TempNameChangexx · 11/12/2021 23:05

Next year, just don't bother getting a tree - tell them it's their turn....

MrsLarry · 11/12/2021 23:08

Stop being dramatic and just decorate the tree

Justmuddlingalong · 11/12/2021 23:09

If you said that you would decorate it when they were ready, and you only bought it today, surely it'll happen before the 25th.

Corneliusmurphy · 11/12/2021 23:10

I would just put the lights on because that bit is shitty and easier to do by yourself (or myself anyway, obviously people are differently abled) And then see if anyone wanted to join me tomorrow with the easy stuff.
I love my tree and would do it for myself anyway.

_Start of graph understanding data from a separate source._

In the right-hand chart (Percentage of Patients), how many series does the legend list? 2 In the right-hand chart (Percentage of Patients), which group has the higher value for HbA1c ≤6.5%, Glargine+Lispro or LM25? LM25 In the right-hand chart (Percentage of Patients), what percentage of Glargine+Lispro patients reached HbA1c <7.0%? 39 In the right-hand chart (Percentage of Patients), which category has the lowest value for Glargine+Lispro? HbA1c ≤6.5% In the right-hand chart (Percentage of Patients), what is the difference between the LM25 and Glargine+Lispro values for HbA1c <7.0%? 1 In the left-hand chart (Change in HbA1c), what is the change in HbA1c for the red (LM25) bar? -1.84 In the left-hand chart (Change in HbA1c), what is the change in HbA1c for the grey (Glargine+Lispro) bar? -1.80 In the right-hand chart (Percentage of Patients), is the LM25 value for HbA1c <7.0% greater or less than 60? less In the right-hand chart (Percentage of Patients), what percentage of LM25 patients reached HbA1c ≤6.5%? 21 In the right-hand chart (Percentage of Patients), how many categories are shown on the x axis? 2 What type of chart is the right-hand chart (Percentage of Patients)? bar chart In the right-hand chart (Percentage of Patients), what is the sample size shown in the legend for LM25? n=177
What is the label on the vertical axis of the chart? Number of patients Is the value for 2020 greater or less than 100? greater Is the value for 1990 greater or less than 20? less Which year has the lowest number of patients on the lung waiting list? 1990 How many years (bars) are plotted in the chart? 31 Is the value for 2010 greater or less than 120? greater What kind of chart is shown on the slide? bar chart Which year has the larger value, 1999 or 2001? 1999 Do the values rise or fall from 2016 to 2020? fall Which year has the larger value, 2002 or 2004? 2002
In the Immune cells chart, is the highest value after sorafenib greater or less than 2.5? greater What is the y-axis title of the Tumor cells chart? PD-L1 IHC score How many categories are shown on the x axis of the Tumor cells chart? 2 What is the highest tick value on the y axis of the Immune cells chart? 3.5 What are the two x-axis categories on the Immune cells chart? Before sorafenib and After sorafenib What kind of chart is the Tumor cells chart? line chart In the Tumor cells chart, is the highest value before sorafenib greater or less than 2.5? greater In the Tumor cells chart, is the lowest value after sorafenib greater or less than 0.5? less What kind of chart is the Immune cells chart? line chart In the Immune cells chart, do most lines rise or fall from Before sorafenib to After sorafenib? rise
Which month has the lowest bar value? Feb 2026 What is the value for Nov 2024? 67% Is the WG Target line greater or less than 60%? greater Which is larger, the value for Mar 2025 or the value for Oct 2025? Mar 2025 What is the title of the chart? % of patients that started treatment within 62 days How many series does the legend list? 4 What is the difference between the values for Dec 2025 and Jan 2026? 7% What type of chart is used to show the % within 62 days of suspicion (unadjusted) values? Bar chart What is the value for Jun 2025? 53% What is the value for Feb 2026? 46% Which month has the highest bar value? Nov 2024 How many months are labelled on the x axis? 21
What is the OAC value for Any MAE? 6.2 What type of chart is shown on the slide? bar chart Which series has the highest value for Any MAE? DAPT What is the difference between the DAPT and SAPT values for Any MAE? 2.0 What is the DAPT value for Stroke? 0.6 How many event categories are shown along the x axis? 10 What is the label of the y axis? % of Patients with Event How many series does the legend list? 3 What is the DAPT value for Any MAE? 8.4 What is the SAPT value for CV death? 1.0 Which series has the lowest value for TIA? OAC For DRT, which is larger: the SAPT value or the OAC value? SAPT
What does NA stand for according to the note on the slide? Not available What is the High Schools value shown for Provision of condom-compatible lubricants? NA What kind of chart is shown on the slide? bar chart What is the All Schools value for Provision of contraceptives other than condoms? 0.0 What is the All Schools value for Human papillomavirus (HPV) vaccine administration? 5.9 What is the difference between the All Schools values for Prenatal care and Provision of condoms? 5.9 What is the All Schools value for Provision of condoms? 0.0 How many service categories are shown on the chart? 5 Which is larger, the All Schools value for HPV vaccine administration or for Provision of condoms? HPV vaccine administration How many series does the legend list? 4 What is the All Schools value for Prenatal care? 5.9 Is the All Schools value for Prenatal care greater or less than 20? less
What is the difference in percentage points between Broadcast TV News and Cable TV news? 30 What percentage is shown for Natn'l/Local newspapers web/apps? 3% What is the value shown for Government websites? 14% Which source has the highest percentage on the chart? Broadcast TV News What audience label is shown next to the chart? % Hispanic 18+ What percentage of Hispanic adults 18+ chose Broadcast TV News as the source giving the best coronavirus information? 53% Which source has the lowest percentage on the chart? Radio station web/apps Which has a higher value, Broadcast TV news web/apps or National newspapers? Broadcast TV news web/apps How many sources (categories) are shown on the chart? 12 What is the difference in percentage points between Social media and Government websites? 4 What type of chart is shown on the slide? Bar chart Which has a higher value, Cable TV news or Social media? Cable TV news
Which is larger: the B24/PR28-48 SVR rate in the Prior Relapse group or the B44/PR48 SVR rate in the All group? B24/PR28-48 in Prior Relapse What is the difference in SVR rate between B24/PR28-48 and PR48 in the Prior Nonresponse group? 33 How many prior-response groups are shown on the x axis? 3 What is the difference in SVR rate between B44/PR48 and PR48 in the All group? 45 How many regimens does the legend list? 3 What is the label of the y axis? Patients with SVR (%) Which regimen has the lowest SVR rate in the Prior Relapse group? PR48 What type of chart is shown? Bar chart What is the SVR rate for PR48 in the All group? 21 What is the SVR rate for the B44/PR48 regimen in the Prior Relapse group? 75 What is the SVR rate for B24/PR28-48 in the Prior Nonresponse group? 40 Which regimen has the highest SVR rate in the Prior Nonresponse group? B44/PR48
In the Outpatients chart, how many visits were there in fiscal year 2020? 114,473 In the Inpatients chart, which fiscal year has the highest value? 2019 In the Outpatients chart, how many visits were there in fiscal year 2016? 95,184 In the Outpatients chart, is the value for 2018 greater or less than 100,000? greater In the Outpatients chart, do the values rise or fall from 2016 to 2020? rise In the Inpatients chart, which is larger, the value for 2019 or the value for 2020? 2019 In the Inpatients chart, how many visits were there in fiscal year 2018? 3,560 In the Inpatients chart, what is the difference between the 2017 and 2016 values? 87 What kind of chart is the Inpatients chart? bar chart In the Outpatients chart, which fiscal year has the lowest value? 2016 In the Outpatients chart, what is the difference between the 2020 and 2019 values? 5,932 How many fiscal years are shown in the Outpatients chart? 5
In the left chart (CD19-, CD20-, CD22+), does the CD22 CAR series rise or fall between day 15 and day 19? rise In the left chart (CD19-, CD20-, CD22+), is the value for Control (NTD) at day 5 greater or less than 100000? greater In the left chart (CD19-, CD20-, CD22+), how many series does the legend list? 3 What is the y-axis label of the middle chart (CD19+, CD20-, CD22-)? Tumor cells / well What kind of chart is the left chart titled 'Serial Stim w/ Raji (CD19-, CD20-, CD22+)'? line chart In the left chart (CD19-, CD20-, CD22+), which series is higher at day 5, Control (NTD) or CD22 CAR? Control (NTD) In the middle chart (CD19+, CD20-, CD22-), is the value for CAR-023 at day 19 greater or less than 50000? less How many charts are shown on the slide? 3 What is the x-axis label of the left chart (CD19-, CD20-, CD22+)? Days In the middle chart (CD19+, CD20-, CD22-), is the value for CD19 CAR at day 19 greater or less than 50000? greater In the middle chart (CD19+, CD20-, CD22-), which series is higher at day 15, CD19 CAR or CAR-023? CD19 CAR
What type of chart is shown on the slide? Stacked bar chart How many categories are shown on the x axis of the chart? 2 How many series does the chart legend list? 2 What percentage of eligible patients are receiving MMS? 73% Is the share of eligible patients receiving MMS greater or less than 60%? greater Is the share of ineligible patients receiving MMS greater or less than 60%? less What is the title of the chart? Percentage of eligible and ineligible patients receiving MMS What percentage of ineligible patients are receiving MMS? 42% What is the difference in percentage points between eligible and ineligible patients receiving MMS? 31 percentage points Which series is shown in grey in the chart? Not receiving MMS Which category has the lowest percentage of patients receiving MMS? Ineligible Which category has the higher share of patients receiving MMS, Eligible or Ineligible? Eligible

HerRoyalNotness · 11/12/2021 23:12

We had visions of doing it family style with drinks and music too. In the end H and the youngest did it while I watched from the couch. Oldest was out somewhere and middle playing games. I do everything all year long and all the gift buying so I was happy to sit back this year

Embracelife · 11/12/2021 23:14

Maybe they don't see the point t tgen?
" i help mum decorate the tree but she just does it herself aNyway
Moves everything around after I decorated tree with her
I don't see the point this year of doing it with her if she just going to move everything her way she may as well do it herself?"

toomuchlaundry · 11/12/2021 23:15

If you move things around after they have gone to bed maybe they can't be bothered to do anything as you will only change it.